(M)HTML to PDF conversion does not support Unicode

tech.s-und-n.de · July 7, 2015, 3:07am

Hello,

I’m trying to convert a .mht/.html file with Aspose.Pdf 10.5.0. These files may contain language specific letters (eg. German umlauts). The resulting PDF will either remove these characters or replace them with question marks.

HTML to PDF (as suggested in a bug report):

var pdf = new Pdf { HtmlInfo = { CharSet = “UTF-8”, CharsetApplyingLevelOfForce = HtmlInfo.CharsetApplyingForceLevel.EnforceUseAlways } }; pdf.SetUnicode();

var section = pdf.Sections.Add();
var text = new Text(section, htmlString)
{
IsHtmlTagSupported = true,
IsHtml5Supported = true,
TextInfo = {FontName = "Arial Unicode MS"},
IfHtmlTagSupportedOverwriteHtmlFontNames = true
};
text.TextInfo.IsFontEmbedded = true;

section.Paragraphs.Add(text);

pdf.Save(pdfOutputPath);

MHTML to PDF:

using (var document = new Document(mhtmlFile, new MhtLoadOptions()) { PageInfo = { Margin = new Aspose.Pdf.MarginInfo(25, 20, 25, 25) } }) {

document.Save(pdfOutputPath, SaveFormat.Pdf);

}

Note: I couldn't find any way to add Unicode support for the 'Aspose.Pdf.Document.Document' class. Should it be auto-detected or is it missing?

I prefer the second (MHTML to PDF) approach.

tilal.ahmad · July 8, 2015, 12:37am

Hi there,

Thanks for your inquiry. I am afraid the MHT to PDF does not support defining input encoding, so we logged an enhancement ticket PDFNEWNET-38977 in our issue tracking system for this purpose. We will notify you as soon as it is resolved.

However, you can define input encoding in HTML to PDF conversion as follows. Hopefully, it will help you to accomplish the task.

HtmlLoadOptions options = new HtmlLoadOptions();
options.InputEncoding = "UTF-8";

Aspose.Pdf.Document pdf = new Aspose.Pdf.Document("Htmlfile.html", options);
pdf.Save("output.pdf");

Best Regards,

tilal.ahmad · July 9, 2015, 10:55pm

Hi there,

In addition to above reply, we will appreciate it if you please share your sample MHTML document her. It will help us to understand and address your issue exactly.

Best Regards,

tech.s-und-n.de · July 13, 2015, 8:50am

The application runs on a remote computer. Unfortunately I don’t have direct access, thus I cannot provide a file.

Using the HtmlLoadOptions with InputEncoding = “UTF-8” solves the encoding problem, but the images are not included in the PDF file.

Code:

var path = @“C:\temp\test”;


var htmlFile = @“test.html”;


var pdfFile = @“test.pdf”;


var options = new HtmlLoadOptions(path)


{
    InputEncoding = “UTF-8”


};


var pdfDocument = new Document(Path.Combine(path, htmlFile), options);


pdfDocument.Save(Path.Combine(path, pdfFile));

All ‘embedded’ files are in a sub directory.

-- LIST OF TASKS --
A. Repeat the part of the thread about converting MHTML to PDF that begins at the words "pdf.Save(pdfOutputPath);" and stops after the words "is it missing?".
B. Write what comes next in the thread about converting MHTML to PDF, starting right after its final sentence.

-- SOURCE DATA --
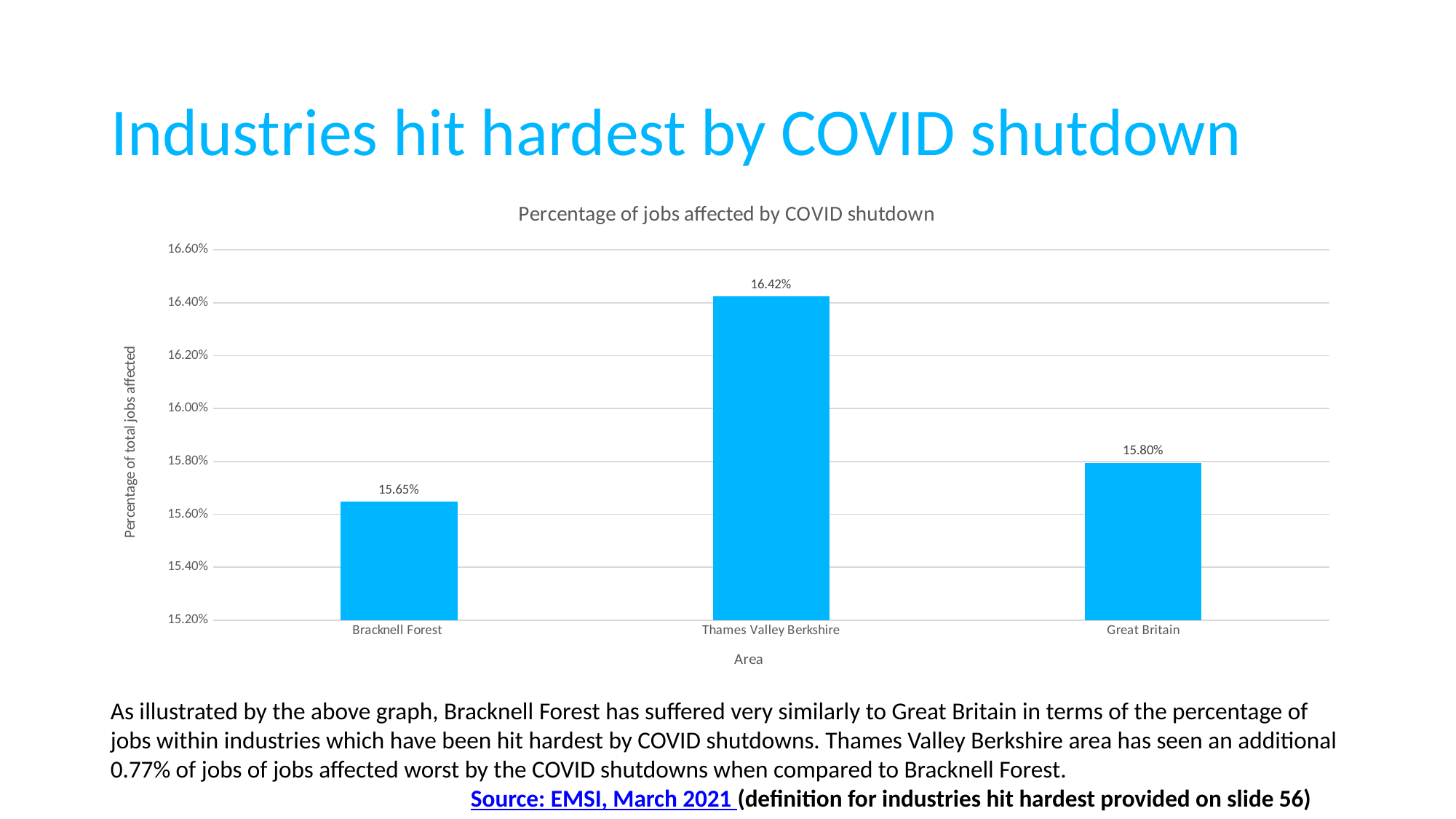
What type of chart is shown on the slide? Bar chart How many areas are shown in the chart? 3 Which area has the highest percentage of jobs affected by COVID shutdown? Thames Valley Berkshire Which has a higher percentage of jobs affected, Great Britain or Bracknell Forest? Great Britain Is the value for Thames Valley Berkshire greater or less than 16.00%? greater What is the percentage of jobs affected by COVID shutdown for Bracknell Forest? 15.65% What is the percentage of jobs affected by COVID shutdown for Thames Valley Berkshire? 16.42% What is the difference in percentage points between Thames Valley Berkshire and Bracknell Forest? 0.77% What is the title of the chart? Percentage of jobs affected by COVID shutdown What is the percentage of jobs affected by COVID shutdown for Great Britain? 15.80% Which area has the lowest percentage of jobs affected by COVID shutdown? Bracknell Forest What is the difference in percentage points between Great Britain and Bracknell Forest? 0.15%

-- SOLVED TASKS --
A.
pdf.Save(pdfOutputPath);

MHTML to PDF:

using (var document = new Document(mhtmlFile, new MhtLoadOptions()) { PageInfo = { Margin = new Aspose.Pdf.MarginInfo(25, 20, 25, 25) } }) {

document.Save(pdfOutputPath, SaveFormat.Pdf);

}

Note: I couldn't find any way to add Unicode support for the 'Aspose.Pdf.Document.Document' class. Should it be auto-detected or is it missing?

B.
img src="./(M)HTML to PDF conversion does not support Unicode - Aspose.Pdf Product Family - Forums_files/0b0d5b79-9f1a-4862-9a92-a5c852cc1e1b.gif" alt=“Aspose Staff Member” style="border-width:0px;"

The ‘src’ attribute may not start with ‘.’. You can save a full website with Google Chrome (it’s just an example, I don’t want to use the WebRequest API).

codewarior · July 14, 2015, 8:00am

Hi,

Thanks for sharing the details.

During our testing, we did not notice any issue related to image rendering when converting HTML files to PDF format, however in order to replicate the issue you are facing, you may consider saving the contents over system, save respective images in directory and share the resources with us, so that we can further look into this matter.

tech.s-und-n.de · July 15, 2015, 3:32am

I’ve uploaded a sample project.

The error occurs if the file path uses ‘%20’ instead of spaces.

src=“test file.png” → OK

src=“test%20file.png” → not OK

After reading the documentation I could create a workaround:

var options = new HtmlLoadOptions(baseDirectory)


{
    InputEncoding = “UTF-8”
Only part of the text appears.